Problem details: Convert the listing, from its first line through the line holding "What is the difference between the values for Totalt", inclusive, into a numbered list and leave out any blank lines.

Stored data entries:
::::::::

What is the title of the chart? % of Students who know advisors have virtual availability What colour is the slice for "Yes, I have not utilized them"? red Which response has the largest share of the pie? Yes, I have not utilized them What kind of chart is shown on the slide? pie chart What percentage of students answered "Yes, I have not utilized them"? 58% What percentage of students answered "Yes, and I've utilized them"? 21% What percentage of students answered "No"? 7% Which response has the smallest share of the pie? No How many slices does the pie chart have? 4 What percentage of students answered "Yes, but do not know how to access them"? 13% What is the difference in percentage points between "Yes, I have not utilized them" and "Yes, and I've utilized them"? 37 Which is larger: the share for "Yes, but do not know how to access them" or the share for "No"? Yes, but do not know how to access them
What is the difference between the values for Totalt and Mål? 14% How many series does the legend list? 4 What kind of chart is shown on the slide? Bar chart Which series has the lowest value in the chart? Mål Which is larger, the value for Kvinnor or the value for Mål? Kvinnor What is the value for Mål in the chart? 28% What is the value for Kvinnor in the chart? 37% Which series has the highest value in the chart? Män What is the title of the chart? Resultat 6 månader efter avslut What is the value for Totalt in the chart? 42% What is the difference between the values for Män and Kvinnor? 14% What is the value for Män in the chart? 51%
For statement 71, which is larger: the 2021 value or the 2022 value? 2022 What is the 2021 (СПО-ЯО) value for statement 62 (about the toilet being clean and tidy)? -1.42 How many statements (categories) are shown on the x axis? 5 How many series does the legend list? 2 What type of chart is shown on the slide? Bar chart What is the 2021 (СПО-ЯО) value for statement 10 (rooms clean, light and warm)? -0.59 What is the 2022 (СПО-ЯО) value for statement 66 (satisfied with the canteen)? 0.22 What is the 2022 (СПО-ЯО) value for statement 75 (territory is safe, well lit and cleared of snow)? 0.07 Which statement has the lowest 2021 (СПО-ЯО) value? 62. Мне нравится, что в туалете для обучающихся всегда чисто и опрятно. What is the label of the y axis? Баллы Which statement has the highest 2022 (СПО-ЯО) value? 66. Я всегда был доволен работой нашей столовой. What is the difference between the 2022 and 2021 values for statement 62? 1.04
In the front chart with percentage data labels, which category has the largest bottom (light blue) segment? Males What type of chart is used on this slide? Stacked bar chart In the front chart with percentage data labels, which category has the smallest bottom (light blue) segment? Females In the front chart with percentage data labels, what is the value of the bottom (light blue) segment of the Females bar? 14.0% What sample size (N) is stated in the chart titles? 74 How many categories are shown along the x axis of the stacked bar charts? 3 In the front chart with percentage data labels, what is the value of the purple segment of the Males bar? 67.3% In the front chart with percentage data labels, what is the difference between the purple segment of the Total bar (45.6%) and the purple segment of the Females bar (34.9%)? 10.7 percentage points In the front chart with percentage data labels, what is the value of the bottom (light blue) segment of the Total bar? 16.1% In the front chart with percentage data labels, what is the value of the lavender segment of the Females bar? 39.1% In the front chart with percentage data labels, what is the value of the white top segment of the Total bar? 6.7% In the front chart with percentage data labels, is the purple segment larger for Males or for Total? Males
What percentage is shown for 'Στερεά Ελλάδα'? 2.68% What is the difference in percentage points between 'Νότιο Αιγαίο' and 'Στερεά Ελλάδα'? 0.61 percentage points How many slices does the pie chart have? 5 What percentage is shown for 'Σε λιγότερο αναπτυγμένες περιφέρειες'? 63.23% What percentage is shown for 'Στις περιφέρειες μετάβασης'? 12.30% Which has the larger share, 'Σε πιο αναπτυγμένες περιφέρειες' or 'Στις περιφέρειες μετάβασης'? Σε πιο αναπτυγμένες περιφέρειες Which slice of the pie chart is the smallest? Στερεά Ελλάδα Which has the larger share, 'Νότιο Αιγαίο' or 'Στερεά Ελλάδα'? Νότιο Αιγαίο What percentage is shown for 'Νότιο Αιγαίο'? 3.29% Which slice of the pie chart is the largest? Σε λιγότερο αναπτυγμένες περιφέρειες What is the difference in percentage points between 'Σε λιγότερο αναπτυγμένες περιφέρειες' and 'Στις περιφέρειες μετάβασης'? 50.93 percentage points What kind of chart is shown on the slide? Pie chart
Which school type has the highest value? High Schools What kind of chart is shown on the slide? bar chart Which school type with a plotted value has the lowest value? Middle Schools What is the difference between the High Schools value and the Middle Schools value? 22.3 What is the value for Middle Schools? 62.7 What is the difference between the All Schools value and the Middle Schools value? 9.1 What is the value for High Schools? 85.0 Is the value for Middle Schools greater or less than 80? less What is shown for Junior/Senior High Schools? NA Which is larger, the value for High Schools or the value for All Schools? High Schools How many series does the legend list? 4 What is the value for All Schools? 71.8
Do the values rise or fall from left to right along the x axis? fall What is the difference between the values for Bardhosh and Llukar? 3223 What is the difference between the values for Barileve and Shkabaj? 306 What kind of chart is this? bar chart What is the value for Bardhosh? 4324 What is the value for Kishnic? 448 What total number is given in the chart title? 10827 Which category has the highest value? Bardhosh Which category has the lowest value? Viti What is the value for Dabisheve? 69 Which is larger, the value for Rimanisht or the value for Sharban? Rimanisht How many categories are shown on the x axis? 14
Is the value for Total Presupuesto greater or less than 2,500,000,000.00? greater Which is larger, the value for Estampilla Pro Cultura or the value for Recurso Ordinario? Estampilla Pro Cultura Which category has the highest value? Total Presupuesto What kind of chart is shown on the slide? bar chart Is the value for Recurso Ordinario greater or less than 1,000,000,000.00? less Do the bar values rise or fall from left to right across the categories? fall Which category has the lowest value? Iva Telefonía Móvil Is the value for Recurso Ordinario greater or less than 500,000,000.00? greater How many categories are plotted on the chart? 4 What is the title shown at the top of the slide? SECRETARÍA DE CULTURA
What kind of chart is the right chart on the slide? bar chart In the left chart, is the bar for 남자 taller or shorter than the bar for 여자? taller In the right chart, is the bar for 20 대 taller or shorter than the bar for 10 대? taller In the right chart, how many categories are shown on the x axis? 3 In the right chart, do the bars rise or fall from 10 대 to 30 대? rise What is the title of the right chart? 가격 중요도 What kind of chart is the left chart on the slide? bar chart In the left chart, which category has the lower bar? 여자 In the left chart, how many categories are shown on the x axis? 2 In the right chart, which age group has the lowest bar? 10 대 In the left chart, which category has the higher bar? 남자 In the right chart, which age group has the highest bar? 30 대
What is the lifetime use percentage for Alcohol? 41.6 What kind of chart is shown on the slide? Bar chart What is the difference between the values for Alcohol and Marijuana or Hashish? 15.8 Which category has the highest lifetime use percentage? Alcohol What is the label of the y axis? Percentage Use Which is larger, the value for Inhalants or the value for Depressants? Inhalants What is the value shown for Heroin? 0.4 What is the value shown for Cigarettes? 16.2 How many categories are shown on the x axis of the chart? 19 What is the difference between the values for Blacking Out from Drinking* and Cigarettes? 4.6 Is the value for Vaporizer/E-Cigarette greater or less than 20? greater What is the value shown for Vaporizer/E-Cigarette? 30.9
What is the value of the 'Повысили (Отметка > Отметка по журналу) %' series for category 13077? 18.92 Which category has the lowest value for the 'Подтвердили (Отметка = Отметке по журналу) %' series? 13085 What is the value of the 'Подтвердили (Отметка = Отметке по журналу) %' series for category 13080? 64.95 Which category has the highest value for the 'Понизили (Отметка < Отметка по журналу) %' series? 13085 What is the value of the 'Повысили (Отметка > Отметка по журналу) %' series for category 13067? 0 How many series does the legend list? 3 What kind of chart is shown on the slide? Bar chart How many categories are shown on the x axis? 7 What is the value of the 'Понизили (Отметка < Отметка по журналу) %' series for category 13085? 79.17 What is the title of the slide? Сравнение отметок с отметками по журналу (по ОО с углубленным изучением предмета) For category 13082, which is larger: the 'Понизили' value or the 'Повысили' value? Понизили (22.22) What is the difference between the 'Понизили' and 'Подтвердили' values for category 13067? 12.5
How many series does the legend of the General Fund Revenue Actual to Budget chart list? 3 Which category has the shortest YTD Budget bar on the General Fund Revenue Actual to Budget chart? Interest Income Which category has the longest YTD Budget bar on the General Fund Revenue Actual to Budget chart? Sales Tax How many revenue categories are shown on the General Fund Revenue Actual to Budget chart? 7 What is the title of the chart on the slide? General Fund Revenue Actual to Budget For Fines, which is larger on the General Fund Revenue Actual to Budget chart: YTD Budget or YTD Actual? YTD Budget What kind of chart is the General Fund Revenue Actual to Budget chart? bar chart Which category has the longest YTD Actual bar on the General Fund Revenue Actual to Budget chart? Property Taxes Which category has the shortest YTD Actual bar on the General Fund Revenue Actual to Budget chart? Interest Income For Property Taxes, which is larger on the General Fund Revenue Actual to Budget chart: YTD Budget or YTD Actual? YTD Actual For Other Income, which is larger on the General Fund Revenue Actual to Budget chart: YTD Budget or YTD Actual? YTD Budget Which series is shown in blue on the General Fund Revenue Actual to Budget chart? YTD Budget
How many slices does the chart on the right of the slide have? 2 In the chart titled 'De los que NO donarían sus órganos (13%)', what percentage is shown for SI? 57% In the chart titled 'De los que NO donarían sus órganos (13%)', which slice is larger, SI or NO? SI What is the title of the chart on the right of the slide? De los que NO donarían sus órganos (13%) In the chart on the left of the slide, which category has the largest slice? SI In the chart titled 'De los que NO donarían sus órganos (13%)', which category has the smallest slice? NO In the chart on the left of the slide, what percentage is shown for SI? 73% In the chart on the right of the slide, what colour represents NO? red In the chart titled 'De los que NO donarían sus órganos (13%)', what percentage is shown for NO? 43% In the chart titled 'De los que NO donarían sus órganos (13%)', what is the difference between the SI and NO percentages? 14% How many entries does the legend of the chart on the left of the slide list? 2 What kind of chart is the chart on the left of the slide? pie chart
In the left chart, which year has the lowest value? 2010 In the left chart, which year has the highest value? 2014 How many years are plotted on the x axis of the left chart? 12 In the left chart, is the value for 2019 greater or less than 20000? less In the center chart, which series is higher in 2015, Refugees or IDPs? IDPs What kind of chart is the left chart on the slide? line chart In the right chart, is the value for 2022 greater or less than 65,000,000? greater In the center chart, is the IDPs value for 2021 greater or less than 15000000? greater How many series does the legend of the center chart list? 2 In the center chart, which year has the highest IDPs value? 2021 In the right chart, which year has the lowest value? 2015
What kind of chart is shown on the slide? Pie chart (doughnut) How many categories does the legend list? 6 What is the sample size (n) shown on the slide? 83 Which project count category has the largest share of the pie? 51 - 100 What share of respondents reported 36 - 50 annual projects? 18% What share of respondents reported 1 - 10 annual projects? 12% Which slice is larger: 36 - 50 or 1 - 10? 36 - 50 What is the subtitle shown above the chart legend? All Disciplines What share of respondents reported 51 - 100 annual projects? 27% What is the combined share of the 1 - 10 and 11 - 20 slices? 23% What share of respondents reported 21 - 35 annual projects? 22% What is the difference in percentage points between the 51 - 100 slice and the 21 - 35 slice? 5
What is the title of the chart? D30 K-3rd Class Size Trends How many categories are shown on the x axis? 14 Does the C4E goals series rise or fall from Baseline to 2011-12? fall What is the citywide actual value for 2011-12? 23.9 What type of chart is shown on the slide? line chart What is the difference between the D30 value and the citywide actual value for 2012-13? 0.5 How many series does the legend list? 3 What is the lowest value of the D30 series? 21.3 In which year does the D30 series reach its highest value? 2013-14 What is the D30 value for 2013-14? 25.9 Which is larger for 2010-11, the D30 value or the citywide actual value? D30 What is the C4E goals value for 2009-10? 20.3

::::::::

Response below:
1. What is the title of the chart? % of Students who know advisors have virtual availability What colour is the slice for "Yes, I have not utilized them"? red Which response has the largest share of the pie? Yes, I have not utilized them What kind of chart is shown on the slide? pie chart What percentage of students answered "Yes, I have not utilized them"? 58% What percentage of students answered "Yes, and I've utilized them"? 21% What percentage of students answered "No"? 7% Which response has the smallest share of the pie? No How many slices does the pie chart have? 4 What percentage of students answered "Yes, but do not know how to access them"? 13% What is the difference in percentage points between "Yes, I have not utilized them" and "Yes, and I've utilized them"? 37 Which is larger: the share for "Yes, but do not know how to access them" or the share for "No"? Yes, but do not know how to access them
2. What is the difference between the values for Totalt and Mål? 14% How many series does the legend list? 4 What kind of chart is shown on the slide? Bar chart Which series has the lowest value in the chart? Mål Which is larger, the value for Kvinnor or the value for Mål? Kvinnor What is the value for Mål in the chart? 28% What is the value for Kvinnor in the chart? 37% Which series has the highest value in the chart? Män What is the title of the chart? Resultat 6 månader efter avslut What is the value for Totalt in the chart? 42% What is the difference between the values for Män and Kvinnor? 14% What is the value for Män in the chart? 51%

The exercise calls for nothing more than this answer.